En cinq extraits d'opéra, le génie mélodique de Giacomo Puccini s'exprime dans toute sa splendeur: les soprani Sonya Yoncheva, Svetlana Kolianova et le ténor Bernard Richter enchaînent des soli et des duos de toute beauté. L'interprétation vocale et orchestrale magnifie ce que le compositeur italien a toujours voulu dépeindre: le trouble, la force et l'intensité des sentiments amoureux dans l'horizon de la finitude humaine.

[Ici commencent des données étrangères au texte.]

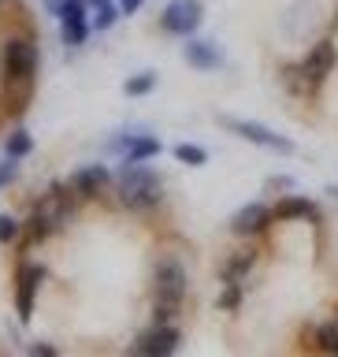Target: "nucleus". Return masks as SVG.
<instances>
[{"label":"nucleus","instance_id":"20e7f679","mask_svg":"<svg viewBox=\"0 0 338 357\" xmlns=\"http://www.w3.org/2000/svg\"><path fill=\"white\" fill-rule=\"evenodd\" d=\"M335 60H338V49L335 41H320L301 63L294 67H283V78H286V89L294 97H312L316 89L323 86V78L335 71Z\"/></svg>","mask_w":338,"mask_h":357},{"label":"nucleus","instance_id":"f03ea898","mask_svg":"<svg viewBox=\"0 0 338 357\" xmlns=\"http://www.w3.org/2000/svg\"><path fill=\"white\" fill-rule=\"evenodd\" d=\"M116 197L127 212H153L164 201V175L145 164H123L116 178Z\"/></svg>","mask_w":338,"mask_h":357},{"label":"nucleus","instance_id":"7ed1b4c3","mask_svg":"<svg viewBox=\"0 0 338 357\" xmlns=\"http://www.w3.org/2000/svg\"><path fill=\"white\" fill-rule=\"evenodd\" d=\"M186 268L183 261L175 257H160L153 268V294H156V317L153 324H175V317L183 312V301H186Z\"/></svg>","mask_w":338,"mask_h":357},{"label":"nucleus","instance_id":"39448f33","mask_svg":"<svg viewBox=\"0 0 338 357\" xmlns=\"http://www.w3.org/2000/svg\"><path fill=\"white\" fill-rule=\"evenodd\" d=\"M4 78L8 86H30L33 75H38V45L30 38H11L4 45Z\"/></svg>","mask_w":338,"mask_h":357},{"label":"nucleus","instance_id":"5701e85b","mask_svg":"<svg viewBox=\"0 0 338 357\" xmlns=\"http://www.w3.org/2000/svg\"><path fill=\"white\" fill-rule=\"evenodd\" d=\"M216 305H220V309H238V305H242V283H223Z\"/></svg>","mask_w":338,"mask_h":357},{"label":"nucleus","instance_id":"bb28decb","mask_svg":"<svg viewBox=\"0 0 338 357\" xmlns=\"http://www.w3.org/2000/svg\"><path fill=\"white\" fill-rule=\"evenodd\" d=\"M60 8H63V0H45V11L56 15V19H60Z\"/></svg>","mask_w":338,"mask_h":357},{"label":"nucleus","instance_id":"9d476101","mask_svg":"<svg viewBox=\"0 0 338 357\" xmlns=\"http://www.w3.org/2000/svg\"><path fill=\"white\" fill-rule=\"evenodd\" d=\"M45 264L38 261H26V264H19V272H15V312H19V320L22 324H30L33 317V301H38V287L45 283Z\"/></svg>","mask_w":338,"mask_h":357},{"label":"nucleus","instance_id":"a878e982","mask_svg":"<svg viewBox=\"0 0 338 357\" xmlns=\"http://www.w3.org/2000/svg\"><path fill=\"white\" fill-rule=\"evenodd\" d=\"M141 4H145V0H119V8L127 11V15H134V11H138Z\"/></svg>","mask_w":338,"mask_h":357},{"label":"nucleus","instance_id":"f8f14e48","mask_svg":"<svg viewBox=\"0 0 338 357\" xmlns=\"http://www.w3.org/2000/svg\"><path fill=\"white\" fill-rule=\"evenodd\" d=\"M275 220V205H264V201H249V205H242L234 212L231 220V231L238 234V238H256V234L268 231V223Z\"/></svg>","mask_w":338,"mask_h":357},{"label":"nucleus","instance_id":"393cba45","mask_svg":"<svg viewBox=\"0 0 338 357\" xmlns=\"http://www.w3.org/2000/svg\"><path fill=\"white\" fill-rule=\"evenodd\" d=\"M30 354H33V357H52V354H56V346H52V342H33V346H30Z\"/></svg>","mask_w":338,"mask_h":357},{"label":"nucleus","instance_id":"6e6552de","mask_svg":"<svg viewBox=\"0 0 338 357\" xmlns=\"http://www.w3.org/2000/svg\"><path fill=\"white\" fill-rule=\"evenodd\" d=\"M93 33V19H89V0H63L60 8V41L67 49H82Z\"/></svg>","mask_w":338,"mask_h":357},{"label":"nucleus","instance_id":"412c9836","mask_svg":"<svg viewBox=\"0 0 338 357\" xmlns=\"http://www.w3.org/2000/svg\"><path fill=\"white\" fill-rule=\"evenodd\" d=\"M153 86H156V71H138V75H130L127 82H123V93L127 97H145Z\"/></svg>","mask_w":338,"mask_h":357},{"label":"nucleus","instance_id":"a211bd4d","mask_svg":"<svg viewBox=\"0 0 338 357\" xmlns=\"http://www.w3.org/2000/svg\"><path fill=\"white\" fill-rule=\"evenodd\" d=\"M30 153H33L30 130H26V127H15V130L8 134V142H4V156H11V160H26Z\"/></svg>","mask_w":338,"mask_h":357},{"label":"nucleus","instance_id":"f257e3e1","mask_svg":"<svg viewBox=\"0 0 338 357\" xmlns=\"http://www.w3.org/2000/svg\"><path fill=\"white\" fill-rule=\"evenodd\" d=\"M75 190L71 183H52L45 194L38 197V205H33V216L26 223V242H45L49 234L56 231H63L67 227V220L75 216Z\"/></svg>","mask_w":338,"mask_h":357},{"label":"nucleus","instance_id":"423d86ee","mask_svg":"<svg viewBox=\"0 0 338 357\" xmlns=\"http://www.w3.org/2000/svg\"><path fill=\"white\" fill-rule=\"evenodd\" d=\"M160 149H164L160 138L141 134V130H119V134H112V138H108V153L119 156L123 164H145V160H153Z\"/></svg>","mask_w":338,"mask_h":357},{"label":"nucleus","instance_id":"4be33fe9","mask_svg":"<svg viewBox=\"0 0 338 357\" xmlns=\"http://www.w3.org/2000/svg\"><path fill=\"white\" fill-rule=\"evenodd\" d=\"M22 234V223L15 216H8V212H0V245H11Z\"/></svg>","mask_w":338,"mask_h":357},{"label":"nucleus","instance_id":"f3484780","mask_svg":"<svg viewBox=\"0 0 338 357\" xmlns=\"http://www.w3.org/2000/svg\"><path fill=\"white\" fill-rule=\"evenodd\" d=\"M89 11H93V30L105 33V30L116 26V19H119L123 8L116 4V0H89Z\"/></svg>","mask_w":338,"mask_h":357},{"label":"nucleus","instance_id":"ddd939ff","mask_svg":"<svg viewBox=\"0 0 338 357\" xmlns=\"http://www.w3.org/2000/svg\"><path fill=\"white\" fill-rule=\"evenodd\" d=\"M183 56H186V63L194 67V71H223V49L216 41H205V38H186V49H183Z\"/></svg>","mask_w":338,"mask_h":357},{"label":"nucleus","instance_id":"aec40b11","mask_svg":"<svg viewBox=\"0 0 338 357\" xmlns=\"http://www.w3.org/2000/svg\"><path fill=\"white\" fill-rule=\"evenodd\" d=\"M312 346L323 354H338V320H328V324H320L316 335H312Z\"/></svg>","mask_w":338,"mask_h":357},{"label":"nucleus","instance_id":"b1692460","mask_svg":"<svg viewBox=\"0 0 338 357\" xmlns=\"http://www.w3.org/2000/svg\"><path fill=\"white\" fill-rule=\"evenodd\" d=\"M15 178H19V160H11V156H4V160H0V190L11 186Z\"/></svg>","mask_w":338,"mask_h":357},{"label":"nucleus","instance_id":"6ab92c4d","mask_svg":"<svg viewBox=\"0 0 338 357\" xmlns=\"http://www.w3.org/2000/svg\"><path fill=\"white\" fill-rule=\"evenodd\" d=\"M175 160L190 164V167H201V164H208V149L205 145H194V142H178L175 145Z\"/></svg>","mask_w":338,"mask_h":357},{"label":"nucleus","instance_id":"1a4fd4ad","mask_svg":"<svg viewBox=\"0 0 338 357\" xmlns=\"http://www.w3.org/2000/svg\"><path fill=\"white\" fill-rule=\"evenodd\" d=\"M220 123L231 134H238L242 142H253V145H261V149H272V153H283V156L294 153V142H290L286 134L264 127V123H249V119H220Z\"/></svg>","mask_w":338,"mask_h":357},{"label":"nucleus","instance_id":"0eeeda50","mask_svg":"<svg viewBox=\"0 0 338 357\" xmlns=\"http://www.w3.org/2000/svg\"><path fill=\"white\" fill-rule=\"evenodd\" d=\"M201 22H205V4L201 0H171L160 11V26L171 38H194L201 30Z\"/></svg>","mask_w":338,"mask_h":357},{"label":"nucleus","instance_id":"dca6fc26","mask_svg":"<svg viewBox=\"0 0 338 357\" xmlns=\"http://www.w3.org/2000/svg\"><path fill=\"white\" fill-rule=\"evenodd\" d=\"M253 264H256V253L253 250H242V253H234V257L223 261L220 279H223V283H242V279L253 272Z\"/></svg>","mask_w":338,"mask_h":357},{"label":"nucleus","instance_id":"4468645a","mask_svg":"<svg viewBox=\"0 0 338 357\" xmlns=\"http://www.w3.org/2000/svg\"><path fill=\"white\" fill-rule=\"evenodd\" d=\"M108 183H112V172L105 164H89V167H82V172L71 175V190L78 197H97Z\"/></svg>","mask_w":338,"mask_h":357},{"label":"nucleus","instance_id":"2eb2a0df","mask_svg":"<svg viewBox=\"0 0 338 357\" xmlns=\"http://www.w3.org/2000/svg\"><path fill=\"white\" fill-rule=\"evenodd\" d=\"M275 220H312L316 223L320 208H316V201H309V197H283L275 205Z\"/></svg>","mask_w":338,"mask_h":357},{"label":"nucleus","instance_id":"9b49d317","mask_svg":"<svg viewBox=\"0 0 338 357\" xmlns=\"http://www.w3.org/2000/svg\"><path fill=\"white\" fill-rule=\"evenodd\" d=\"M183 346V331L175 324H153L145 335L130 342V354H145V357H167Z\"/></svg>","mask_w":338,"mask_h":357}]
</instances>
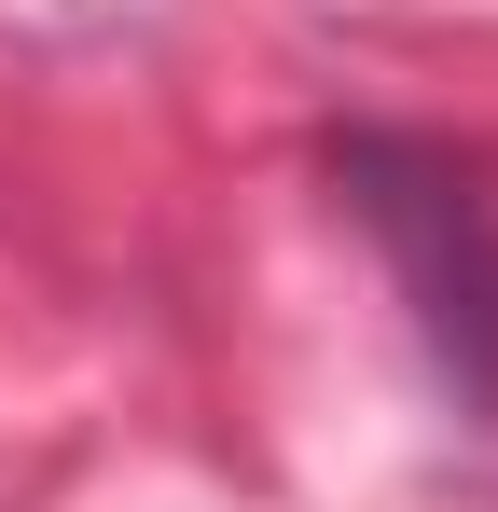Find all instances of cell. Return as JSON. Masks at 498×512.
<instances>
[{"label": "cell", "instance_id": "6da1fadb", "mask_svg": "<svg viewBox=\"0 0 498 512\" xmlns=\"http://www.w3.org/2000/svg\"><path fill=\"white\" fill-rule=\"evenodd\" d=\"M332 194L388 250L415 333H429V374L457 388V416L498 429V194H485V167L443 153V139H402V125H346L332 139Z\"/></svg>", "mask_w": 498, "mask_h": 512}]
</instances>
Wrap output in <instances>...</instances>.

Le Concerto pour boîte à musique de Jacques Henry et Victor Cordero met en scène un dispositif de pure mécanique sonore. Une mécanique subtile, soumise aux lois implacables d'une physique devenue esthétique. Intégrée à même l'orchestre, la boîte à musique construite par Martial Cuendet fait office d'instrument soliste sur lequel se règlent les autres musiciens. Par instants, comme par mimétisme, l'écriture concertante transforme le timbre des instruments traditionnels en de purs objets sonores.

Le concert s'achève sur «La Strada», suite orchestrale écrite par Nino Rota en 1966. Indissociable de l'univers fellinien, la musique devient tour à tour grave, tragique, comique ou burlesque. La plupart des thèmes joués nous sont connus: ils révèlent l'esprit d'une époque historique, suggèrent des images sensorielles qui toutes invitent à savourer une bienheureuse nostalgie.